Not least because of the initial intermediation of Pakistani scientist A.Q. Khan’s proliferation network, the potential for Iranian-North Korean cooperation has long been attractive. But within the U.S. diplomatic, defense and intelligence communities, broad understanding of such dynamics is often hampered by powerful bureaucratic “stovepipes.” In the bureaucratic tribal mindset, Pyongyang is an Asia problem and Tehran is a Middle East problem.

Yet A.Q. Khan was an equal-opportunity proliferator who by his own admission sold uranium-enrichment technology and equipment to Iran, North Korea and Libya. Subsequent exchanges among these customers, including of enriched uranium, are well-documented. Although the U.S. shut down Khan’s network after seizing a shipment of centrifuge equipment bound for Libya in 2003, U.S. intelligence agencies have never received an adequate opportunity to question him about his operation’s full scope. In pressing Pakistan for better bilateral relations, one of Washington’s highest priorities should be getting more information out of Khan, particularly on possible Iranian-North Korean connections.

In September 2007, Israel destroyed Syria’s still-unfinished al-Kibar nuclear reactor, which was essentially a clone of North Korea’s Yongbyon facility and had been constructed with the deep involvement of North Korean scientists. Al-Kibar’s purpose was to produce plutonium to be reprocessed from the spent fuel and used for nuclear weapons. Pyongyang isn’t noted for pro bono work, so who financed the Syria reactor?

Those who years ago doubted Syrian involvement in nuclear-weapons activity—notably Vice President Joe Biden and elements of the U.S. intelligence community—stressed that Syria couldn’t afford the high cost of nuclear work. This suggests that Iran paid for the al-Kibar project, using its surrogate Assad regime as cover. Certainly both North Korea and Iran had much to gain by hiding illicit nuclear activity where they thought no one was looking.

Back in North Korea, the Kim regime has been enriching uranium for more than a decade, as Washington concluded in 2002 and Pyongyang admitted shortly thereafter. The enrichment program significantly expanded in 2010, in full public view at Yongbyon, unlike earlier efforts which were concealed at a still-unknown location. Where did impoverished Pyongyang obtain the financial wherewithal for such expansion?
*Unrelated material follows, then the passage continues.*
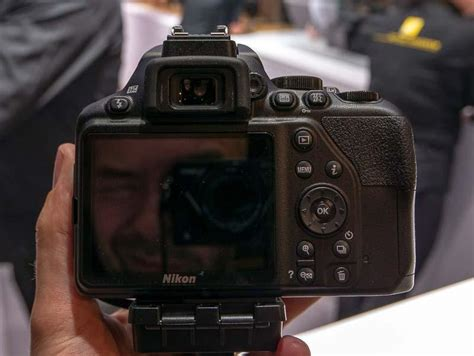 Nikon D3500 Review - Hands On | Photography Blog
Again Iran is the most likely source. Well before the Syria reactor project, Iran and North Korea cooperated closely on ballistic-missile programs relying on Soviet-era Scud technology. In 1998, Pyongyang launched a Taepodong missile over Japan and into the Pacific Ocean east of Tokyo. This outraged Japan, and afterward North Korea pledged to suspend all ballistic launch-testing from the Korean Peninsula, a promise it kept until July 4, 2006.
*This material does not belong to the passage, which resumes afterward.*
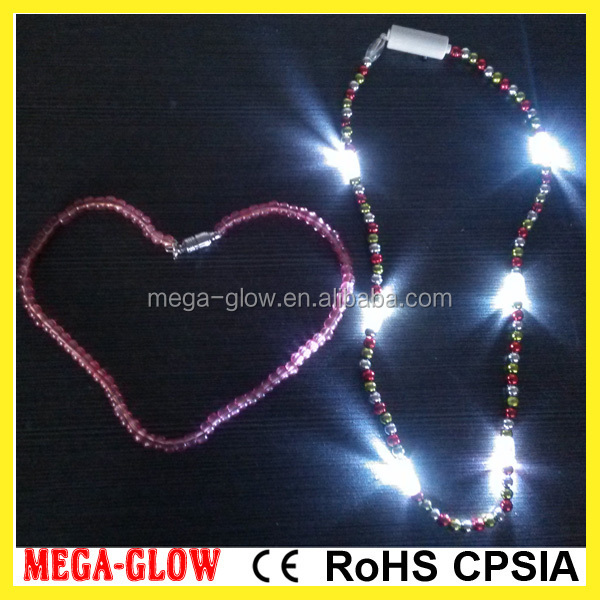 Wholesale LED mardi gras beads necklace in high quality mercury free battery
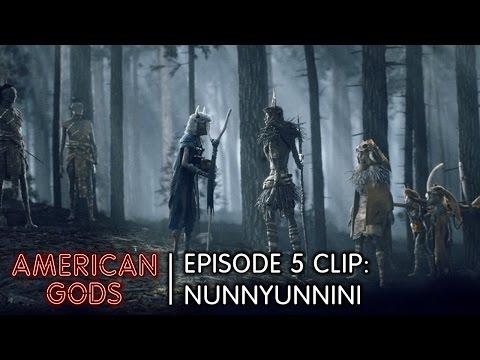 Episode 5 Clip: Nunnyunnini | American Gods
But during this time North Korea and Iran continued their intensive joint missile efforts, allowing Pyongyang to make up for its inability to conduct test launches at home by receiving telemetry and other data from Iranian test launches. Although both countries claim their respective missile programs are simply intended to launch weather or communications satellites, only the gullible (including many in Washington) have ever believed this. The real purpose has always been to develop delivery vehicles for nuclear warheads.
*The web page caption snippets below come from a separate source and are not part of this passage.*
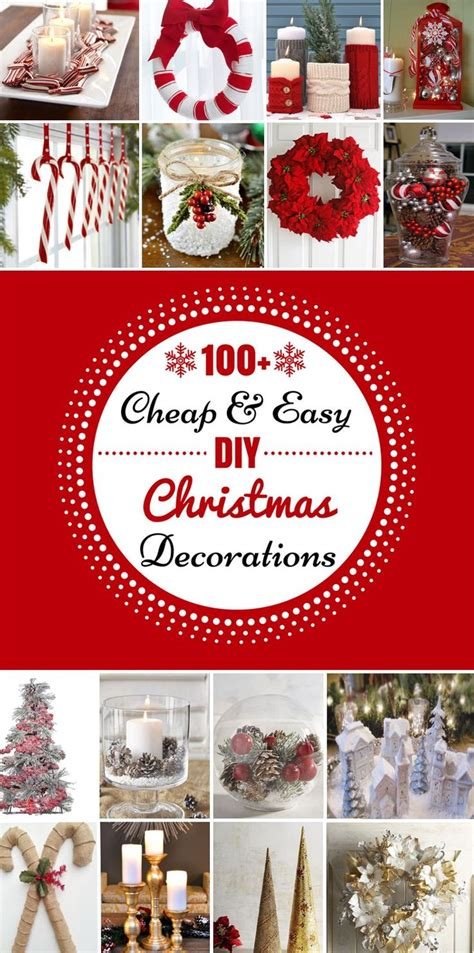 cheap christmas decorations ideas  pinterest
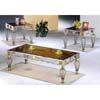 Legacy Occasional Table Set 1224 (ML)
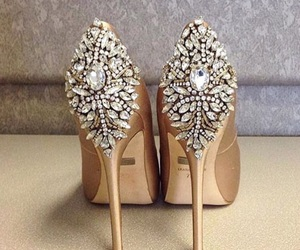 shoes, heels, and diamond image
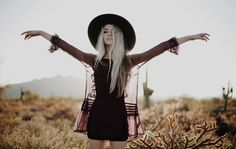 FP Me Stylist Of The Week: Kennedy Stearns | Free People Blog #freepeople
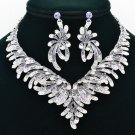 Women Party Jewelry Fashion Flower Necklace Earring Set Rhinestone Crystal  6731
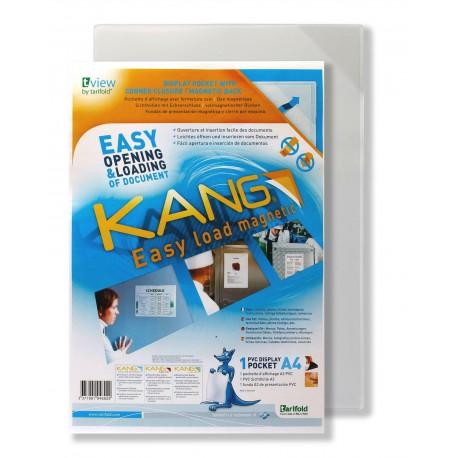 Kapsy Kang Easy Load A4magnetické transparentní/5ks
Since 2006, when North Korea resumed its own launch testing and exploded its first nuclear device, well-documented exchanges of high-level scientific and political visitors—often coinciding with significant nuclear or missile tests—have suggested ongoing North Korea-Iran cooperation. There have also been media and academic reports of chemical-weapons cooperation and other military sales, indicating an even more intimate relationship.

The U.S. and its allies clearly have significant gaps in their knowledge about nuclear cooperation between Iran and North Korea. But the implications of any such cooperation are profound. Given the closed nature of both rogue states, Washington is long overdue in increasing its relevant intelligence-collection efforts and re-examining whether Russia or China are also involved.

Mr. Bolton is a senior fellow at the American Enterprise Institute and the author of “Surrender Is Not an Option: Defending America at the United Nations and Abroad” (Simon & Schuster, 2007).